**Work request:** Your answer should be every line with the word "each", copied from the data below.

**Data shown:**

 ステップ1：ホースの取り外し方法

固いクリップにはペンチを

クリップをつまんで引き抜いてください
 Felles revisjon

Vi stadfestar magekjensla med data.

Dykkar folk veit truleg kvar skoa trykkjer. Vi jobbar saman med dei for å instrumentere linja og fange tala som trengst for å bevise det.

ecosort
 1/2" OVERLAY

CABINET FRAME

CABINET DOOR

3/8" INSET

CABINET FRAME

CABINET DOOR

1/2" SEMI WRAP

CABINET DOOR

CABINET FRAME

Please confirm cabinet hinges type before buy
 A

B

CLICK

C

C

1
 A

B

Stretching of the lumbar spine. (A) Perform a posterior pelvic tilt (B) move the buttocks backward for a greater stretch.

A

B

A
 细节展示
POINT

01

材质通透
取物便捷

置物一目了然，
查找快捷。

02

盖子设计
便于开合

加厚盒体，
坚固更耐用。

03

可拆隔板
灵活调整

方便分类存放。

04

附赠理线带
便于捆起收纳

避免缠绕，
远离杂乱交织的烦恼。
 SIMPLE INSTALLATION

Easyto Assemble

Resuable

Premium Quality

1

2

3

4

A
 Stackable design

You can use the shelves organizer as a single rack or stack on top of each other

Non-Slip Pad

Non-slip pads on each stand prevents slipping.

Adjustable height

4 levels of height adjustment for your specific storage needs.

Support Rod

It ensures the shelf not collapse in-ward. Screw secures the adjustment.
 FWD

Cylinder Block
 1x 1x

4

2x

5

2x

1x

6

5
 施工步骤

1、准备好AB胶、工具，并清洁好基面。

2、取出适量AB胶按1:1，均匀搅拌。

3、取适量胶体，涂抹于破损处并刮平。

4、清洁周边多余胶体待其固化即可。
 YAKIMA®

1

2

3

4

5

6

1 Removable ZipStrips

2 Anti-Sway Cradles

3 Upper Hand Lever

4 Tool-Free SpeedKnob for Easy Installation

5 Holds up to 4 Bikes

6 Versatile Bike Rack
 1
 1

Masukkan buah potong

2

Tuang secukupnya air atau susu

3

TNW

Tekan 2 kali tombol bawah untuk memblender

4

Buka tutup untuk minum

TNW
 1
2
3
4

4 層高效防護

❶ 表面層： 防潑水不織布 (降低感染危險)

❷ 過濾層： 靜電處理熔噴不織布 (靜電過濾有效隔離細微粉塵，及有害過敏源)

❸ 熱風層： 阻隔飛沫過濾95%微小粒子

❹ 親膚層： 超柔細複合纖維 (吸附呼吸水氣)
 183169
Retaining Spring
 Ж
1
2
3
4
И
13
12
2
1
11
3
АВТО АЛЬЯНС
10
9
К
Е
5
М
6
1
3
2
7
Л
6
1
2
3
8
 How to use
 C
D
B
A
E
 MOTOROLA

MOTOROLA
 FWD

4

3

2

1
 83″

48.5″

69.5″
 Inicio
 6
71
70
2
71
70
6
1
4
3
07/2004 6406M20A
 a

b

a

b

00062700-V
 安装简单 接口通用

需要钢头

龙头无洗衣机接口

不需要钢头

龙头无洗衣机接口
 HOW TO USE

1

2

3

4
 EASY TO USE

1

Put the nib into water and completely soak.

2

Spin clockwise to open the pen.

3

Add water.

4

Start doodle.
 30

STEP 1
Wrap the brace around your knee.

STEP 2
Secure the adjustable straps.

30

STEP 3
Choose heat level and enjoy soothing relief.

**Response:**
You can use the shelves organizer as a single rack or stack on top of each other
Non-slip pads on each stand prevents slipping.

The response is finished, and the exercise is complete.